THE DATA:
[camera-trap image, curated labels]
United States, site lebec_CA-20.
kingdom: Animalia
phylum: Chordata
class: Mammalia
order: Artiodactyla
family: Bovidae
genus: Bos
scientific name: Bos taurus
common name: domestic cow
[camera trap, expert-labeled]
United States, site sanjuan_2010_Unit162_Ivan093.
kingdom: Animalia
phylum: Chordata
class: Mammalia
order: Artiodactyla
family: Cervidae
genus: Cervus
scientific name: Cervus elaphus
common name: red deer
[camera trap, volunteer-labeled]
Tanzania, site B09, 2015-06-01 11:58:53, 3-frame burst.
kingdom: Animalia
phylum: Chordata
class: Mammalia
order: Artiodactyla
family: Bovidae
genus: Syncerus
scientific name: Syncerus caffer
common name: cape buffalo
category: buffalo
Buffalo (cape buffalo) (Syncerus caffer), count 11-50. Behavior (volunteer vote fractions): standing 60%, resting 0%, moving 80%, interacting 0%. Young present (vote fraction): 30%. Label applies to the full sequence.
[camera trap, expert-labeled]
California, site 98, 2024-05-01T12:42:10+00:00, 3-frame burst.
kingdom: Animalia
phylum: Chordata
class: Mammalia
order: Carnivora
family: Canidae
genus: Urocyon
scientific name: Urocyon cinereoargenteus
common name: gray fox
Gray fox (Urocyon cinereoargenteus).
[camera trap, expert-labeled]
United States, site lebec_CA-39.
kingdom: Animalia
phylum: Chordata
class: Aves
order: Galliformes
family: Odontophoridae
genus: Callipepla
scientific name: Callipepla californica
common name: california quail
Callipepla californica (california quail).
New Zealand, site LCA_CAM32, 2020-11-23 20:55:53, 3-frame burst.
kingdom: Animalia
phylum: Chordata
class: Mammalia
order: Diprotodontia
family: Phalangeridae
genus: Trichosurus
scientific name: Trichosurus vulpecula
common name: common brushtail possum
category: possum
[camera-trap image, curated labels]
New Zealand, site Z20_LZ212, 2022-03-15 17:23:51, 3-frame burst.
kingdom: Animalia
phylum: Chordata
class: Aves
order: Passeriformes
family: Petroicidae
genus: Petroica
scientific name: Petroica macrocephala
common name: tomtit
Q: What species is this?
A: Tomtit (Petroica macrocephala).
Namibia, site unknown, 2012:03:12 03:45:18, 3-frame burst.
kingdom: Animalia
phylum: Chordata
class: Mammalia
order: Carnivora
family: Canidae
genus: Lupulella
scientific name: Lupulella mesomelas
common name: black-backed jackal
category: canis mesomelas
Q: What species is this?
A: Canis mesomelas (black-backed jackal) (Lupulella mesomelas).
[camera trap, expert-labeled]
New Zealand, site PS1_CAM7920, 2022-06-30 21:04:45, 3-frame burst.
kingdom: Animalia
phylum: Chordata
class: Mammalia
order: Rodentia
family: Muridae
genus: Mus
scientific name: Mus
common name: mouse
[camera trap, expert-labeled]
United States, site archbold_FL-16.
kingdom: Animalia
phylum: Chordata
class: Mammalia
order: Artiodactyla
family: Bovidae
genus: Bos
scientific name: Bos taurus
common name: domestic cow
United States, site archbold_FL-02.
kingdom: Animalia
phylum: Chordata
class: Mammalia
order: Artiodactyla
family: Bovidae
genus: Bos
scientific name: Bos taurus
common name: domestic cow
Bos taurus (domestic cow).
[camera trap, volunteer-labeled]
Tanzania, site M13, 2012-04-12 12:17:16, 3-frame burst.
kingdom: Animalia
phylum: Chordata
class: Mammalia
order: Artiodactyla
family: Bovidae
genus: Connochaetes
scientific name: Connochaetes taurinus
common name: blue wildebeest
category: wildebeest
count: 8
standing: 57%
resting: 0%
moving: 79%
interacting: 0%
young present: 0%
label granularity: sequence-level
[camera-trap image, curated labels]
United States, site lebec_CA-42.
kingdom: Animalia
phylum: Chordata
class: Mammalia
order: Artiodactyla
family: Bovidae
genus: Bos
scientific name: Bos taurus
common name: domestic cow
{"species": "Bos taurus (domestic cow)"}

REQUIRED ACTION: Give all the records above again, wording unchanged.

RESPONSE AREA:
[camera-trap image, curated labels]
United States, site lebec_CA-20.
kingdom: Animalia
phylum: Chordata
class: Mammalia
order: Artiodactyla
family: Bovidae
genus: Bos
scientific name: Bos taurus
common name: domestic cow
[camera trap, expert-labeled]
United States, site sanjuan_2010_Unit162_Ivan093.
kingdom: Animalia
phylum: Chordata
class: Mammalia
order: Artiodactyla
family: Cervidae
genus: Cervus
scientific name: Cervus elaphus
common name: red deer
[camera trap, volunteer-labeled]
Tanzania, site B09, 2015-06-01 11:58:53, 3-frame burst.
kingdom: Animalia
phylum: Chordata
class: Mammalia
order: Artiodactyla
family: Bovidae
genus: Syncerus
scientific name: Syncerus caffer
common name: cape buffalo
category: buffalo
Buffalo (cape buffalo) (Syncerus caffer), count 11-50. Behavior (volunteer vote fractions): standing 60%, resting 0%, moving 80%, interacting 0%. Young present (vote fraction): 30%. Label applies to the full sequence.
[camera trap, expert-labeled]
California, site 98, 2024-05-01T12:42:10+00:00, 3-frame burst.
kingdom: Animalia
phylum: Chordata
class: Mammalia
order: Carnivora
family: Canidae
genus: Urocyon
scientific name: Urocyon cinereoargenteus
common name: gray fox
Gray fox (Urocyon cinereoargenteus).
[camera trap, expert-labeled]
United States, site lebec_CA-39.
kingdom: Animalia
phylum: Chordata
class: Aves
order: Galliformes
family: Odontophoridae
genus: Callipepla
scientific name: Callipepla californica
common name: california quail
Callipepla californica (california quail).
New Zealand, site LCA_CAM32, 2020-11-23 20:55:53, 3-frame burst.
kingdom: Animalia
phylum: Chordata
class: Mammalia
order: Diprotodontia
family: Phalangeridae
genus: Trichosurus
scientific name: Trichosurus vulpecula
common name: common brushtail possum
category: possum
[camera-trap image, curated labels]
New Zealand, site Z20_LZ212, 2022-03-15 17:23:51, 3-frame burst.
kingdom: Animalia
phylum: Chordata
class: Aves
order: Passeriformes
family: Petroicidae
genus: Petroica
scientific name: Petroica macrocephala
common name: tomtit
Q: What species is this?
A: Tomtit (Petroica macrocephala).
Namibia, site unknown, 2012:03:12 03:45:18, 3-frame burst.
kingdom: Animalia
phylum: Chordata
class: Mammalia
order: Carnivora
family: Canidae
genus: Lupulella
scientific name: Lupulella mesomelas
common name: black-backed jackal
category: canis mesomelas
Q: What species is this?
A: Canis mesomelas (black-backed jackal) (Lupulella mesomelas).
[camera trap, expert-labeled]
New Zealand, site PS1_CAM7920, 2022-06-30 21:04:45, 3-frame burst.
kingdom: Animalia
phylum: Chordata
class: Mammalia
order: Rodentia
family: Muridae
genus: Mus
scientific name: Mus
common name: mouse
[camera trap, expert-labeled]
United States, site archbold_FL-16.
kingdom: Animalia
phylum: Chordata
class: Mammalia
order: Artiodactyla
family: Bovidae
genus: Bos
scientific name: Bos taurus
common name: domestic cow
United States, site archbold_FL-02.
kingdom: Animalia
phylum: Chordata
class: Mammalia
order: Artiodactyla
family: Bovidae
genus: Bos
scientific name: Bos taurus
common name: domestic cow
Bos taurus (domestic cow).
[camera trap, volunteer-labeled]
Tanzania, site M13, 2012-04-12 12:17:16, 3-frame burst.
kingdom: Animalia
phylum: Chordata
class: Mammalia
order: Artiodactyla
family: Bovidae
genus: Connochaetes
scientific name: Connochaetes taurinus
common name: blue wildebeest
category: wildebeest
count: 8
standing: 57%
resting: 0%
moving: 79%
interacting: 0%
young present: 0%
label granularity: sequence-level
[camera-trap image, curated labels]
United States, site lebec_CA-42.
kingdom: Animalia
phylum: Chordata
class: Mammalia
order: Artiodactyla
family: Bovidae
genus: Bos
scientific name: Bos taurus
common name: domestic cow
{"species": "Bos taurus (domestic cow)"}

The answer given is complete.